Search this site


Metadata

Articles

Projects

Presentations

GNOME keyring daemon vs ssh-agent

A fellow sysadmin friend of mine has, from time to time, bitched about performance problems with gnome's ssh agent called "keyring." I don't use gnome, so I don't have his problems.

Yesterday, I wrote some ruby code that'll let you use your own ssh keys (and agent) to sign and verify arbitrary strings. See jordansissel/ruby-sshkeyauth on github.

Putting the above module to work, I can easily compare signing speeds of agents under various load conditions. The main complaint was that keyring falls apart under parallel signing demands - a very common situation for any sysadmin that sshes to more than one system at a time say, with a script, or capistrano, or another similar tool.

Under single-client signing requests (one at a time), gnome-keyring on ubuntu 10.04 signed 1000 "Hello world" strings in 12.76 seconds; ssh-agent cut that time by more than half achieving the same result in 5.05 seconds.

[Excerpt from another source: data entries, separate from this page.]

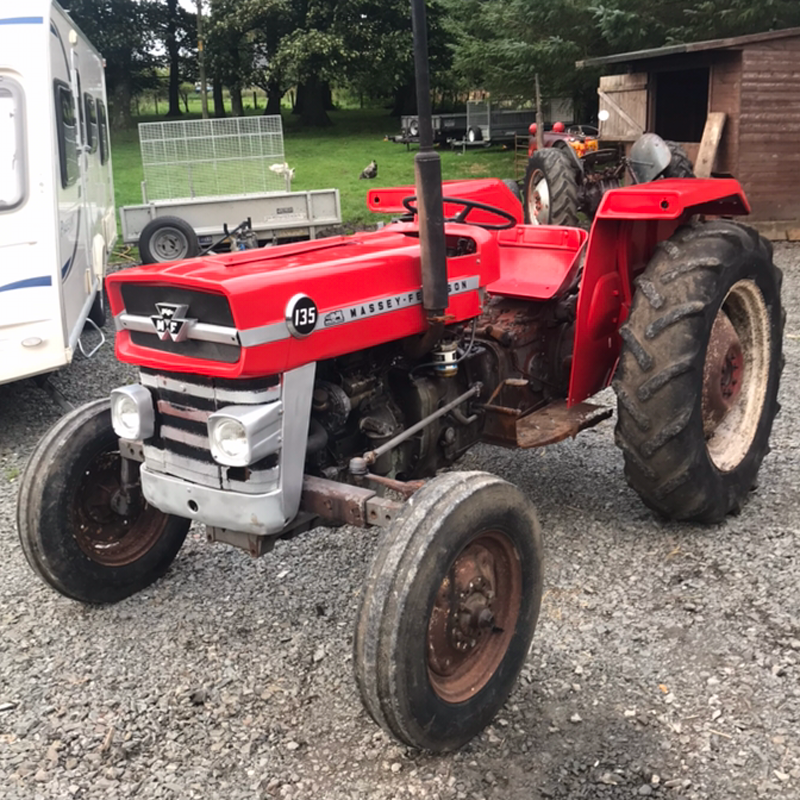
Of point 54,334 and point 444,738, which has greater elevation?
point 54,334

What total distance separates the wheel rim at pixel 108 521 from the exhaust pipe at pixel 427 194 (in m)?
1.41

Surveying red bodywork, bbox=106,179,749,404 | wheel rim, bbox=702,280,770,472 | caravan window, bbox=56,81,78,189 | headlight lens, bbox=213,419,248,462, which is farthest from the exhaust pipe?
caravan window, bbox=56,81,78,189

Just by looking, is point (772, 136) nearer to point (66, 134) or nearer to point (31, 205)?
point (66, 134)

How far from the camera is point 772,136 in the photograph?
11.8 metres

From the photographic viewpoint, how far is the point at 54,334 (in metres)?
5.64

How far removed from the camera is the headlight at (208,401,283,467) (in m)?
2.70

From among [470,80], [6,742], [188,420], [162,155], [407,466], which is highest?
[470,80]

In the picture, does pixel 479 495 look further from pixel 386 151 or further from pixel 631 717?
pixel 386 151

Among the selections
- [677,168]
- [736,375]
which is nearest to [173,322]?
[736,375]

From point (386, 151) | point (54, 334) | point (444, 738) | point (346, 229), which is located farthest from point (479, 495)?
point (386, 151)

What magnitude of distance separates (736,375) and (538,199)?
19.8 feet

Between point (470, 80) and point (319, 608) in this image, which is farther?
point (470, 80)

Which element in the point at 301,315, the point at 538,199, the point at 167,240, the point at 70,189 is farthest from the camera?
the point at 167,240

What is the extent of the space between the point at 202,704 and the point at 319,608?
676mm
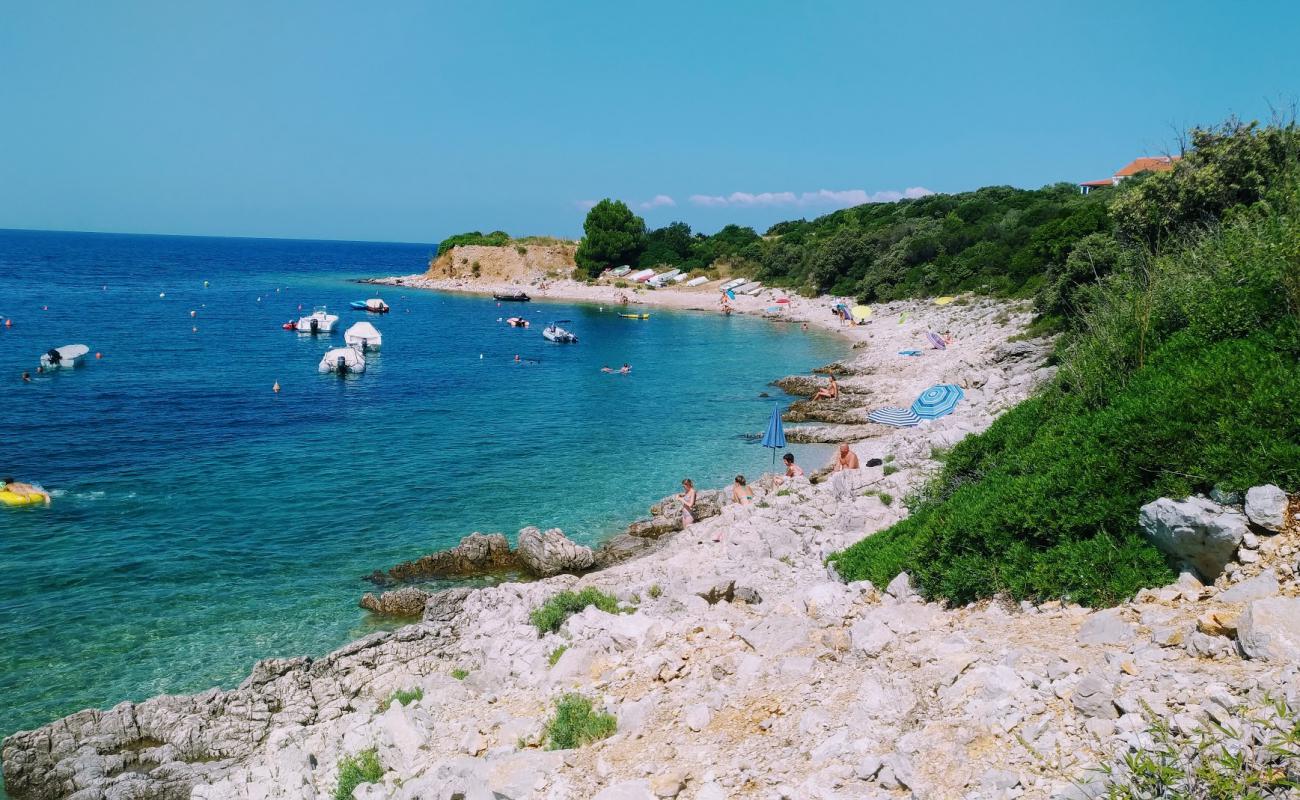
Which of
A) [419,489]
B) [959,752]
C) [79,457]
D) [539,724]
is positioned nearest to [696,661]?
[539,724]

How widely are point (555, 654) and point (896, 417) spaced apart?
691 inches

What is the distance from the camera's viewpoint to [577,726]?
8.40 m

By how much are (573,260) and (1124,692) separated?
113946 millimetres

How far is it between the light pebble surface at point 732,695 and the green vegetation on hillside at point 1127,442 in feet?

Under reasonable parallel load, ssh-agent's lead grew even further. On 4 cores, 5 'signing' processes, and 1000 signing requests each, the results are gnome-keyring signing all 1000 requests on each of 5 processes in parallel in 113.23 seconds, while ssh-agent signed the same in 30.61 seconds.

If you want to repeat my tests, you can use the 'samples/speed.rb' script from the above ruby-sshkeyauth project on github. Single-thread tests were done using ruby speed.rb "Hello world" while the 5-process test was done using seq 5 | xargs -P5 -n1 ruby speed.rb "Hello world".

So, if you're a regular user of ssh and ssh agents, you may want to stick with ssh-agent rather than gnome-keyring-daemon given the huge performance lead ssh-agent has.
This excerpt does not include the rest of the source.